Materialized views

Emulation context

In Azure Synapse Analytics (dedicated SQL pools), materialized views are used to persist the results of a query for performance optimization. They are defined using the CREATE MATERIALIZED VIEW syntax and typically include a WITH clause specifying a distribution strategy (e.g., ROUND_ROBIN, HASH(column)).

For example:

CREATE MATERIALIZED VIEW QueueStats
WITH (DISTRIBUTION = ROUND_ROBIN)
AS
SELECT
    QueueID,
    COUNT(*) AS QueueLength
FROM ServiceQueue
GROUP BY QueueID;

Materialized views in Synapse:

  • Improve query performance by storing precomputed results.

  • Automatically update when underlying tables change.

  • Support features like aggregation, filtering, and window functions.

Materialized views in Synapse must also follow specific restrictions:

  • The query must include at least one aggregate or a GROUP BY.

  • Views cannot reference other views.

  • Certain aggregate functions such as COUNT(DISTINCT ...) are not supported.

  • Only HASH and ROUND_ROBIN distribution strategies are allowed.

However, Microsoft Fabric Warehouse does not support materialized views. Fabric only supports logical views (CREATE VIEW) and does not persist query results or maintain physical storage for view outputs. There is no equivalent to CREATE MATERIALIZED VIEW in Fabric SQL.


Emulation strategy

SQL Tran does not attempt to emulate materialized views in Fabric. Instead, it performs the following:

  • Converts CREATE MATERIALIZED VIEW into CREATE VIEW, preserving the original view definition.

  • Comments out the MATERIALIZED keyword and any WITH (DISTRIBUTION = ...) clause using /* SQLTRAN FIX */.

  • Preserves all query logic, including aggregations, joins, filtering, DISTINCT, TOP, ORDER BY, window functions, subqueries, and nested aggregates.
□ □ □ □
● TASK DESCRIPTION: Copy the materialized views text between "SQL Tran does" and "and nested aggregates.", inclusive, substituting "Microsoft Fabric" for every "Fabric".

● DATA BLOCK:
□ □ □ □
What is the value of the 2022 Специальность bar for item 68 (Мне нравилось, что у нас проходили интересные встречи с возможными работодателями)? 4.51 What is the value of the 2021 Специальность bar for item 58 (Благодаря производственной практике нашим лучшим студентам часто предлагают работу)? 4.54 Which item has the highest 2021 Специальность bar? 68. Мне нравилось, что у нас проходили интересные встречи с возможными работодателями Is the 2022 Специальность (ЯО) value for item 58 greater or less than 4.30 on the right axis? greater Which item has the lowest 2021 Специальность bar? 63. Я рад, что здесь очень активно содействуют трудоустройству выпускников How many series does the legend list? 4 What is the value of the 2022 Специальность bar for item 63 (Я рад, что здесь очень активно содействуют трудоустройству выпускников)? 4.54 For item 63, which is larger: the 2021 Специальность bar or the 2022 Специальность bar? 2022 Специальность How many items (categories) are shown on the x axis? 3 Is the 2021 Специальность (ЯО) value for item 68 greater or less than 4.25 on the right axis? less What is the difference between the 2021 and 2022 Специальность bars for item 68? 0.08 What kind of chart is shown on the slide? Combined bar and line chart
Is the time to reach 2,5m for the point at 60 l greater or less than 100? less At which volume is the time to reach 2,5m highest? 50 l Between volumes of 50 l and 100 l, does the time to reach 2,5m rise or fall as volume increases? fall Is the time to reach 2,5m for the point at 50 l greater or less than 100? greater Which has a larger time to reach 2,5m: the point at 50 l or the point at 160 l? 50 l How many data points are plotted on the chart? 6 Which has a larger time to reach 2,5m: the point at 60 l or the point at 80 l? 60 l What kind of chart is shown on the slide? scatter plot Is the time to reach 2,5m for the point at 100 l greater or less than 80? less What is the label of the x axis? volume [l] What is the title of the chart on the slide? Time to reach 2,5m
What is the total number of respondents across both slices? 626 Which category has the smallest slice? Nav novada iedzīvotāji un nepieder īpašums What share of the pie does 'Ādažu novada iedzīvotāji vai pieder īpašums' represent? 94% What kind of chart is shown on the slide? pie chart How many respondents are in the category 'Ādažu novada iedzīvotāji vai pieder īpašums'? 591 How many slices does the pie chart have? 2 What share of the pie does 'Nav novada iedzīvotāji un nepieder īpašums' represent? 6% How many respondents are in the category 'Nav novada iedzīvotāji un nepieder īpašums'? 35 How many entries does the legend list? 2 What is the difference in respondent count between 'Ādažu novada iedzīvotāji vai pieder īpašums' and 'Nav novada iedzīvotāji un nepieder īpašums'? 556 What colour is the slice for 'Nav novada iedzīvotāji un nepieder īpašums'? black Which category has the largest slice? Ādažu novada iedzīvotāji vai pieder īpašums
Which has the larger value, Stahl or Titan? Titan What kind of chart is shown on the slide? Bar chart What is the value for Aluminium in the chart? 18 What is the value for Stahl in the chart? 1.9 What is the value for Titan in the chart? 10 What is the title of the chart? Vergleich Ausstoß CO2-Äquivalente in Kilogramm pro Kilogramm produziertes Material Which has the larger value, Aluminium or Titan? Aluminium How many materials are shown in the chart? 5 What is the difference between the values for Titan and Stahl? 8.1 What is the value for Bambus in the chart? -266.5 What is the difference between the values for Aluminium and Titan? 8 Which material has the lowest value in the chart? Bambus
□ □ □ □
● PROBLEM SOLUTION:
SQL Tran does not attempt to emulate materialized views in Microsoft Fabric. Instead, it performs the following:

  • Converts CREATE MATERIALIZED VIEW into CREATE VIEW, preserving the original view definition.

  • Comments out the MATERIALIZED keyword and any WITH (DISTRIBUTION = ...) clause using /* SQLTRAN FIX */.

  • Preserves all query logic, including aggregations, joins, filtering, DISTINCT, TOP, ORDER BY, window functions, subqueries, and nested aggregates.